IJL.Com- Cedera patah tangan sempat membuat wajahnya berlinang air mata. Namun mendengar gaung Indonesia Junior League, tak ada kata absen dalam kamus M Radith Nurhidayat Ode.
17 September 2017 di Lapangan Angkasa Pura, Bandara Soekarno-Hatta. Pandangan M Radhit Nurhidayat terasa nanar, tak ada tetes air mata membasi wajahnya namun di lubuk hati yang paling dalam siapa tahu begitu pedih rasanya.
Lunglai seketika, sesekali ia memegangi kepala seakan ingin segalanya bisa diulang kembali jikalau bisa.
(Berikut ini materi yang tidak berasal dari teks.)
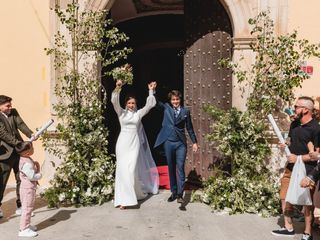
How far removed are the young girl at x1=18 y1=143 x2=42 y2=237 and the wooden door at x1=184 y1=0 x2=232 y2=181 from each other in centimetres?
318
Di depannya saat itu mungkin ia masih ingat bagaimana barisan pemain FU15FA Bina Sentra "merayakan" kepedihannya.
Radith memang harus rela gawangnya dijebol pemain FU15FA Bina Sentra lewat titik penalti tepat di menit ke-30. Alhasil, dengan lapang dada ia merelakan trofi IJL U-11 terbang begitu saja.
Waktu berjalan begitu cepat, Radith terus berusaha bangkit. Namun ibarat kata sudah jatuh tertimpa tangga, selang enam bulan kemudian dirinya divonis cedera patah tangan. Kali ini tetes air mata tidak kuasa ditahan, benar-benar membasahi wajahnya.
"Kejadiannya sekitar Maret 2018, saat itu sedang masa persiapan final regional Aqua Danone Nations Cup, namun sayang cedera patah tangan datang saat sedang menjalani sesi latihan," ungkap Radith.
"Ada duel bola udara, tapi sedikit salah jatuh dan hasilnya tangan kiri saya patah," tambahnya.
Radith sendiri masih hafal betul jalan cerita dari menit ke menit sampai tangan kirinya harus digips. Wajar kalau dirinya begitu panik saat itu.
"Waktu saya jatuh cedera kebetulan di rumah sedang kosong tidak ada orang, ayah dan ibu masih ada di kantor. Berulangkali telepon tidak ada yang angkat, ya sempat tambah panik juga sih," tutur Radith seraya tersenyum.
Namun bukan Radith namanya jika patah arang. Dibantu kedua orangtuanya, ia terus menatap masa depan. Dirinya sadar perjalanan masih sangat panjang, kerikil tajam tidak boleh jadi halangan.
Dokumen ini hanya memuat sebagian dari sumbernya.